The blood-dimmed tide is loosed, and everywhere
The ceremony of innocence is drowned:
The best lack all conviction, while the worst
Are full of passionate intensity. 


Yeats grew up comfortably and could dabble in poetry without worrying about supporting himself, but he could see that, were anarchists to topple everything in their passionate intensity and things really did fall apart, his family money and his leisurely life could disappear also.

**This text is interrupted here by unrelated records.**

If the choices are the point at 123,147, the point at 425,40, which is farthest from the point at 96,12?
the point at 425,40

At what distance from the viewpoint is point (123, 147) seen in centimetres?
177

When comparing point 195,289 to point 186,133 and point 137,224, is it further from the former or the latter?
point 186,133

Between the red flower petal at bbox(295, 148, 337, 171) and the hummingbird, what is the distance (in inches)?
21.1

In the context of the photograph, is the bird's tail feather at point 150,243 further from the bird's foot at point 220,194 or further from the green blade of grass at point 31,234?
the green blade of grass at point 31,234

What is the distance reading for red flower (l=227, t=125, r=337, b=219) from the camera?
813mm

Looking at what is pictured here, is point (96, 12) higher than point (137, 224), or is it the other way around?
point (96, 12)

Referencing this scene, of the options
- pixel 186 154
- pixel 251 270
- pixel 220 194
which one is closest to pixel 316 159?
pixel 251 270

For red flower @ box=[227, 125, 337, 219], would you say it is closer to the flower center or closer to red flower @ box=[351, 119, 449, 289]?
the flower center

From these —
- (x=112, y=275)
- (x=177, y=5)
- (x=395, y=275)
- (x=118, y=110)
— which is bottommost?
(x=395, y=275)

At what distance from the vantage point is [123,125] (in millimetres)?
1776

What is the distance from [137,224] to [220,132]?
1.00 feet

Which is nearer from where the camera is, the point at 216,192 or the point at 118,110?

But it didn’t; the centre held until his death in January, 1939, just before the blood-dimmed tide was loosed again across Europe and the world.


Literary analysts claim Yeats was referring to clergy when he claimed: “The best lack all conviction,” as if they didn’t really believe what they preached, “while the worst” — anarchists, socialists, and Bolsheviks — looked as if they might well take over western civilization.

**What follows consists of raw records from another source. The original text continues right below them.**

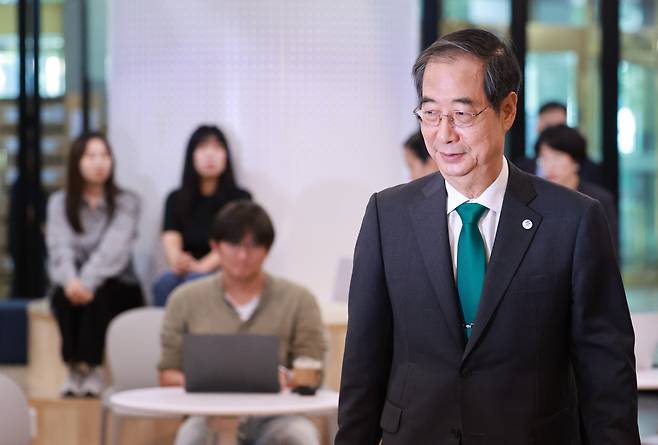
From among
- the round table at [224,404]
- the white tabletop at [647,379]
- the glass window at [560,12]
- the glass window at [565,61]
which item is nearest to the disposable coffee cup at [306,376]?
the round table at [224,404]

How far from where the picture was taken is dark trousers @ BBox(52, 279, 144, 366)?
24.5 feet

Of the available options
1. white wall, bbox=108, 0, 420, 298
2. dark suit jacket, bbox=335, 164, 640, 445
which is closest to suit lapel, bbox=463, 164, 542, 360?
dark suit jacket, bbox=335, 164, 640, 445

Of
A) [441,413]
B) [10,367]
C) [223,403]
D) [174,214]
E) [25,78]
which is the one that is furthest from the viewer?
[25,78]

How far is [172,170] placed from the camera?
7.74 meters

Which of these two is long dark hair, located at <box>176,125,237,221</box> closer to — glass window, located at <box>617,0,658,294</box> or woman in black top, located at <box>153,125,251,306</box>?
woman in black top, located at <box>153,125,251,306</box>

Western pundits today call Europe “post Christian” as churches are abandoned across the continent — or converted into mosques for another religion “full of passionate intensity.” To end the poem, Yeats seems to describe the Sphinx:

A shape with lion body and the head of a man, 
A gaze blank and pitiless as the sun, 
Is moving its slow thighs, while all about it 


Finally, he asks:

And what rough beast, its hour come round at last, 
Slouches towards Bethlehem to be born?
What rough beast, its hour come round at last,
Slouches toward Bethlehem to be born?


Judge Robert Bork edited the last line as title for his 1998 book Slouching Toward Gomorrah which I’ve been reading for the past three months. At the same time I was reading Jordan Peterson’s 2018 book 12 Rules For Life; An Antidote for Chaos which has been a bestseller across the English-speaking world. Both authors analyze Yeats’ poem at some length.


The subtitle for Bork’s book is: Modern liberalism and American Decline. It’s more direct and hard-hitting than Peterson’s. Writing twenty years apart, both men perceived that: “The best lack all conviction, while the worst are full of passionate intensity.” Bork’s nomination to the US Supreme Court was famously sabotaged with passionate intensity by leftist Democrats including Joe Biden and Ted Kennedy.

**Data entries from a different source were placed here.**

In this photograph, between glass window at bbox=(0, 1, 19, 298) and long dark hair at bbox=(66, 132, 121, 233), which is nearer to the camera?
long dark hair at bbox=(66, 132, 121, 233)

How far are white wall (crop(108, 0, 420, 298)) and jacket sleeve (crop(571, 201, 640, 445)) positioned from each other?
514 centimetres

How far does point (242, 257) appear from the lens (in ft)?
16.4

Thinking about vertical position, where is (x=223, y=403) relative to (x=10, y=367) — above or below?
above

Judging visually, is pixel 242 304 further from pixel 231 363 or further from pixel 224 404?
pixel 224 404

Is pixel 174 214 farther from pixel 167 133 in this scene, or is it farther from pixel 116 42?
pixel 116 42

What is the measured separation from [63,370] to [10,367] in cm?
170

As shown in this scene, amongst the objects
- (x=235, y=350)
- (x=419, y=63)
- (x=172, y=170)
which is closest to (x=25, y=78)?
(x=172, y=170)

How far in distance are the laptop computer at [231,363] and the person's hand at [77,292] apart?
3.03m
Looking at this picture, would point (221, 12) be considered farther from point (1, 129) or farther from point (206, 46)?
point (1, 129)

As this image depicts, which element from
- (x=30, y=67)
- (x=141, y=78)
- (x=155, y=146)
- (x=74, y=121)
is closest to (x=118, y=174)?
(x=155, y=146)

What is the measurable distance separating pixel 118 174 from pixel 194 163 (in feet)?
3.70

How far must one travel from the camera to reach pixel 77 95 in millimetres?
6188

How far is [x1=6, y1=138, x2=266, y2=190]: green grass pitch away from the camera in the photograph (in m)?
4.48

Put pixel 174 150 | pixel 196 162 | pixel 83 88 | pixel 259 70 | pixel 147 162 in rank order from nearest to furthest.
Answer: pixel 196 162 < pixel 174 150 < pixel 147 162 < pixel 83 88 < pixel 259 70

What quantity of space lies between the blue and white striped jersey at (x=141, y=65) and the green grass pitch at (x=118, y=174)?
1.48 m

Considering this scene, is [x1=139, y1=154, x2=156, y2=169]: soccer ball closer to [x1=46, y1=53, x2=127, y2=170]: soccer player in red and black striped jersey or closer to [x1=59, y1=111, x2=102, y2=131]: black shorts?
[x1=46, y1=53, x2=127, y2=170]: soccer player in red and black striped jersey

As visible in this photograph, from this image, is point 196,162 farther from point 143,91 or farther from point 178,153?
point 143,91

Today Peterson is pursued wherever he speaks by passionate (some would say crazy) leftists and anarchists who literally pound on the windows and doors outside venues to which he’s invited — and shout him down before being removed from the halls.


Some claim President Trump caused the increased polarization in today’s America. Others claim his victory was a result of pre-existing polarization. Trump’s blunt talk and scrappy style endear him to his base and enrage his opposition, but which side is the best and which is the worst depends on your perspective.